Палец дотронулся до зеленого лепестка и тут же был убран обратно. Вдруг, и впрямь, заразный.
Ничего не произошло. Листок лениво качнулся и встал на место.
— Мда, — я оглядел букет со всех сторон. Стебли начинались из темноты глаза. Зеленые листы. Красные бутоны. Десятка три шипов. Вот и все особые приметы.
— Это послание, — предположил Волк, — Послание тех, кто поместил в меня эту мерзость.
— Ты никому, ничего не должен?
Корабль немного покряхтел, вспоминая. Но вспомнил, что никому, а главное, ничего, не должен. Чист, как стеклышко.
— Глаз всегда что-нибудь вытворяет, когда с нами что-то случается, — я потрогал бутоны. Никакой реакции, — Глаз предупреждает нас, что вскоре случится беда.
— Ой, беда, беда, беда, — эхом отозвался Корабль.
— И необходимо подготовиться к встрече с этой бедой.

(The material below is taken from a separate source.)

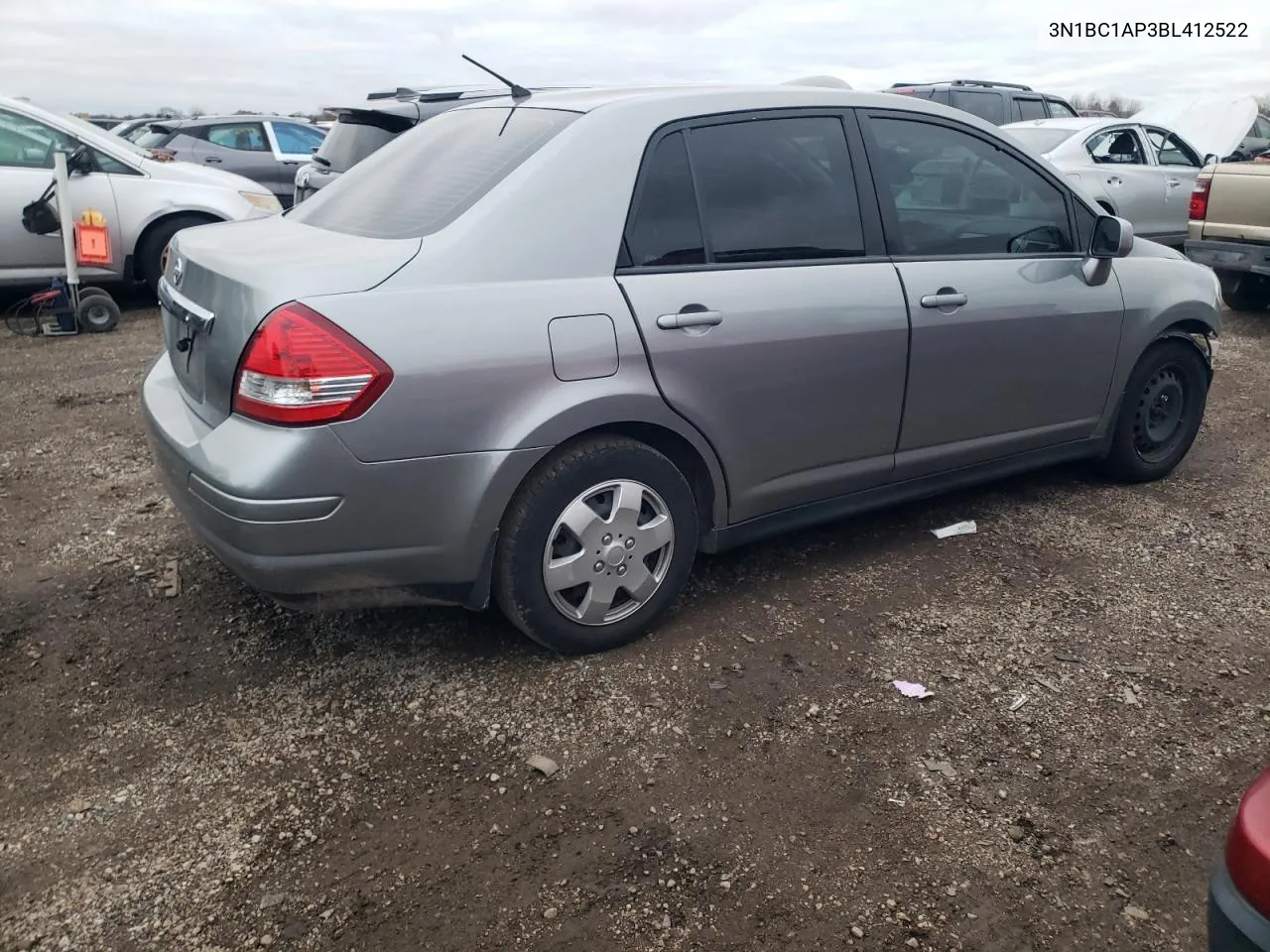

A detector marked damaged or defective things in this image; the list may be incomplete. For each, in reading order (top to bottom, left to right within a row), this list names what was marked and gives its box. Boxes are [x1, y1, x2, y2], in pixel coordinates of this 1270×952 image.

damaged white car [1000, 93, 1262, 246]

— Ой, бедой, бедой, бедой, — снова он.
— А ты бы не мог не повторять за мной?
Корабль крякнул и сообщил, что у него просто микросъемка повтора искрит. Уже исправил. И теперь его фонетико-синтаксическая характеристика речи восстановлена. Мудрено говорит.
— Правом данным мне правом, как командир этого корабля, как замечательный охотник за бабочками, приказываю объявить полную боевую готовность по всем отсекам. Нет. Сирену не включать без особого приказа. Да. Защитную оболочку держать постоянно на взводе. Пушки, макароны и прочую боевую вверенную кораблю технику, проверить и смазать. Отдельный приказ личному живому составу. С этого дня отменяются смены отдыха. Всем спать в капитанской рубке. Невзирая на заслуги и звания. В сортир отлучаться можно.